Aggressively hit on the people you run into. Plain and simple. A friendly conversation and a nice smile are perfectly acceptable but take the hint. Don’t be a douche.
Drive home intoxicated. Too much is too much. If your friend is drinking, don’t let them drive. You needlessly put yourself and others in danger. The roads are slick, visibility is bad and that cop is itching to pull you over. Make a plan, stick to it, and get home safe to have another best day.
Blast your EDM beat so loud people can hear it in the lodge. Admit it, your music choice could sometimes be considered questionable at best. We’re here for a good jam as much as the next guy, girl or Garcia, but the people hanging on the patio next to you might not share your love for wild bass drops. If you must entertain those around you in the lot or at the base with tunes, try some crowd-pleasing Grateful Dead, Outkast or The Band (seriously, they have hits on hits). Just be courteous. The same goes for those bumping tracks in the lift line. At least give the lifties the joy of choosing the music.

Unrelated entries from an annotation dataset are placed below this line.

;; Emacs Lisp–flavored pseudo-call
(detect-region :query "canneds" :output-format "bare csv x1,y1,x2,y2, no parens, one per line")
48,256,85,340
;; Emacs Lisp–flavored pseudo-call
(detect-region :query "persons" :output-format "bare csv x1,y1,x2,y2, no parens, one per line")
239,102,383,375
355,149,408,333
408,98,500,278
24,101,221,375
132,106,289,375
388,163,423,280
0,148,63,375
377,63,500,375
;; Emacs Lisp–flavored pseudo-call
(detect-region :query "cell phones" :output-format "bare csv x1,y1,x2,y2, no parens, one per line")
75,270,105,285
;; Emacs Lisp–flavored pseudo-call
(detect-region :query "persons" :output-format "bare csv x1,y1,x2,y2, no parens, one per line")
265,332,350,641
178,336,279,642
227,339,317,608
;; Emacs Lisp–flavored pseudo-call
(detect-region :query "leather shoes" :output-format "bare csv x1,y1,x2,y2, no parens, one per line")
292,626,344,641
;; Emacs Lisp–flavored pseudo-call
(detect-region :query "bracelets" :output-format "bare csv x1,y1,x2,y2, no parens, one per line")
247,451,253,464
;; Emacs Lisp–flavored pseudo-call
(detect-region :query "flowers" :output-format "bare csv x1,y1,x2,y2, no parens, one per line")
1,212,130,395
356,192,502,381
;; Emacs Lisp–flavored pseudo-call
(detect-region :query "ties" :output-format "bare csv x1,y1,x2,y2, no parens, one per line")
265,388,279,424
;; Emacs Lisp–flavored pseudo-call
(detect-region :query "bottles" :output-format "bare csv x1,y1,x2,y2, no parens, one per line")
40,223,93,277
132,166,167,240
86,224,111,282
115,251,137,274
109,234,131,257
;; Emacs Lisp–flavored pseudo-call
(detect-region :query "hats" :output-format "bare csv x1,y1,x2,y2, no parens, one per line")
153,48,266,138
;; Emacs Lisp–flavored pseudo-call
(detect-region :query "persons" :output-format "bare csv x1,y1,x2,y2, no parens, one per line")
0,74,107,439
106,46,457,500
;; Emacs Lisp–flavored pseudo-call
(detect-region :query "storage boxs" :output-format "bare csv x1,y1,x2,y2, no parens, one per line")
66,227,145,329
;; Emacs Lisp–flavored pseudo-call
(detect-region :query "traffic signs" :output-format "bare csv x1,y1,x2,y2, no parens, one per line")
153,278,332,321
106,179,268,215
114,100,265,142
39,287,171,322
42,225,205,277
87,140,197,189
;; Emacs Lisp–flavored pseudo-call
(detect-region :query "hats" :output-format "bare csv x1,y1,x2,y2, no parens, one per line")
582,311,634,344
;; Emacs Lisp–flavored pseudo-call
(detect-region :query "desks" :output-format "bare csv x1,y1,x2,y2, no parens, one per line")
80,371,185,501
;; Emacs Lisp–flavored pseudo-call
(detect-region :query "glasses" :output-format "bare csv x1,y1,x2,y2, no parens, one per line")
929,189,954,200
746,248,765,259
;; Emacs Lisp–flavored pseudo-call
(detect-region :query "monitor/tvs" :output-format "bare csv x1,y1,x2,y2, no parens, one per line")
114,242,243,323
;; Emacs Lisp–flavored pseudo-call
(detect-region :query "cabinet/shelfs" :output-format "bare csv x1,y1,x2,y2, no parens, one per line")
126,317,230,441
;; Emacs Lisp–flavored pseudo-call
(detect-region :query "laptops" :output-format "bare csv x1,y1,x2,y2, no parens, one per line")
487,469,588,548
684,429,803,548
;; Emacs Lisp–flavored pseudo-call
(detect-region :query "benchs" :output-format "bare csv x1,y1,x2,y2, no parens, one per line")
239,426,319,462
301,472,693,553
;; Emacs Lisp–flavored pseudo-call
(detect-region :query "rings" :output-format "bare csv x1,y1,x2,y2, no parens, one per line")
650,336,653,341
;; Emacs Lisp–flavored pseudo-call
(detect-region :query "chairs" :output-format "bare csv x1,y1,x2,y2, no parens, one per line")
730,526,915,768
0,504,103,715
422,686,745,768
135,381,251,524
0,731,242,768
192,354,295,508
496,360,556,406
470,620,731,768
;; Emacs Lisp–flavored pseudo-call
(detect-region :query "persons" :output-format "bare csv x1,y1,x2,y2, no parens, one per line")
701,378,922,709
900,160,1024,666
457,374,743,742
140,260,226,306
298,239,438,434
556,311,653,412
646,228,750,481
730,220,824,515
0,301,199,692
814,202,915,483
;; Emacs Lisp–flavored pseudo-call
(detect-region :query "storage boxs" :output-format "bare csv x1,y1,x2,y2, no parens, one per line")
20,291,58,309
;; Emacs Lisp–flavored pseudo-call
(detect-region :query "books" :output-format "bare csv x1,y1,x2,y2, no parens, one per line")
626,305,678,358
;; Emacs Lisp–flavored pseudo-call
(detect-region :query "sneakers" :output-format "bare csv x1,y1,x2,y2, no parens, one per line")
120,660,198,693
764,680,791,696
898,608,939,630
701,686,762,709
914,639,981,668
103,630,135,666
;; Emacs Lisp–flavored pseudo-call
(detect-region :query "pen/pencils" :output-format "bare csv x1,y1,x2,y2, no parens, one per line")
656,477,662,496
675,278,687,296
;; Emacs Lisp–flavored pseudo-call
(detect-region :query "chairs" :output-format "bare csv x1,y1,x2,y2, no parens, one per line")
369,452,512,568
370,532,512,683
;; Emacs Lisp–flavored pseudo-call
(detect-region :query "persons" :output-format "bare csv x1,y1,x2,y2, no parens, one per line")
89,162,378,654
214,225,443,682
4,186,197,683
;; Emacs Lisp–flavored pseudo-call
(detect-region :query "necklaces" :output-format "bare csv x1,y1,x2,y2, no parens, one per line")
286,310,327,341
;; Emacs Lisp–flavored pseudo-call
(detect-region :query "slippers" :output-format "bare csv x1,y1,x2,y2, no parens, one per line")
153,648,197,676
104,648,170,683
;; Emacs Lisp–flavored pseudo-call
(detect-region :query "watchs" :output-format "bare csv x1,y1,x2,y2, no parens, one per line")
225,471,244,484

Only talk about yourself. We get it, you scored some sweet turns, hit a “50-foot” cliff, your DIN’s are at 18, and your new jacket was $800 but your buddy has a pro deal. You can probably lay a mean arc, and those new K2s are honestly pretty sweet, BUT the people around you are pretty interesting, too! Ask about how other people’s days went. Who has a favorite run they can recall? Anybody take any good tumbles, and better yet, have a video? There’s plenty to chat about, and you’ll be pleasantly surprised by how interesting other skiers can be.